Mr. Lamb said in a town hall last month he believed the $600 checks were “an issue to confront.” Mr. Lamb was among 14 Democrats who voted against the $3 trillion House measure last month, which passed by a narrow 208-199 vote.
In an interview last week, Mr. Lamb said he voted against the Heroes Act because “it was just completely partisan” and said the pandemic called for compromise legislation with Republicans.
“I would be happy to support some other flat amount — but only if our bill also helps people with all the other things going on in their lives,” like rent, child care and health care, he said. The lower unemployment amount could be coupled with another round of stimulus checks, Mr. Lamb said.
“People who lost their jobs are hurting the most, and they’ll be hurting for the longest,” he said.
A nightmare
Technically speaking, lowering the $600 payment to $200 should be a relatively easy change for state unemployment agencies, lawmakers and federal officials have said.
But reconfiguring the system to pay a percentage of prior wages would be a nightmare, Mr. Doyle said in the interview.
Treasury Secretary Steven Mnuchin acknowledged the system challenges to reporters last week: “Let me just say, different states are in different places,” Mr. Mnuchin said. “Some states can implement this quickly. Some states will take time.”
Mr. Doyle said Pennsylvania unemployment officials had told him the change would be a challenge. It took state officials a couple of weeks to set up the software to begin paying the $600 checks.
“If you would change the whole way the program works, it would take them months to retool the software,” Mr. Doyle said.
In a statement, the Pennsylvania Department of Labor and Industry said it would take the state one week to alter flat weekly amount, like trimming the benefit to $200 a week.
But it takes state officials about 12 to 16 weeks to “essentially create a new system to pay each person a unique amount based on the percentage of their previous income,” a state spokesman wrote.
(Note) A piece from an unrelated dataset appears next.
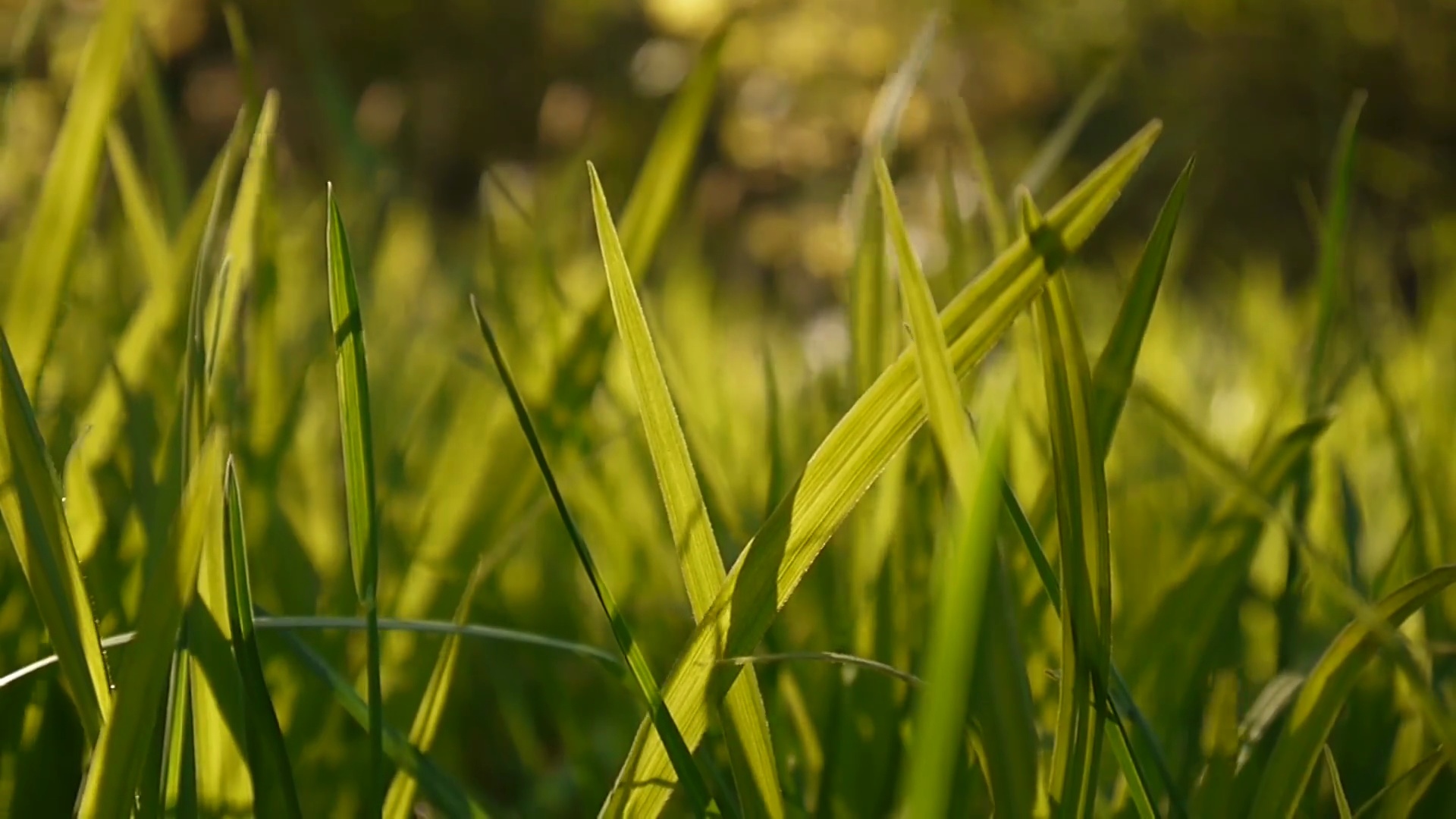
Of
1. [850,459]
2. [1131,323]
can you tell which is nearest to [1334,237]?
[1131,323]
Such a system would be “a significant distraction from claimants who are already waiting for staff to assist them,” the spokesman, Jahmai Sharp, wrote.
“The best way to help workers who are out of a job because of the pandemic is for Republicans in Congress to extend the $600 weekly federal benefit,” Mr. Sharp wrote.
Roughly 146,000 people were counted as unemployed in the Pittsburgh region as of June, according to the department’s figures released Tuesday. The region’s unemployment rate stood at 12.5%, compared with a 11% jobless rate nationwide.